GIVEN RECORDS:
---*---
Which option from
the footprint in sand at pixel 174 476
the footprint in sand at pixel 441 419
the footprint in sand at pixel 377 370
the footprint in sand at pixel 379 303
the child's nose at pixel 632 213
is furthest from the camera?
---*---
STATED EXERCISE: Render every line of the items above as a numbered list, leaving out any blank lines.

FINAL RESULT:
1. Which option from
2. the footprint in sand at pixel 174 476
3. the footprint in sand at pixel 441 419
4. the footprint in sand at pixel 377 370
5. the footprint in sand at pixel 379 303
6. the child's nose at pixel 632 213
7. is furthest from the camera?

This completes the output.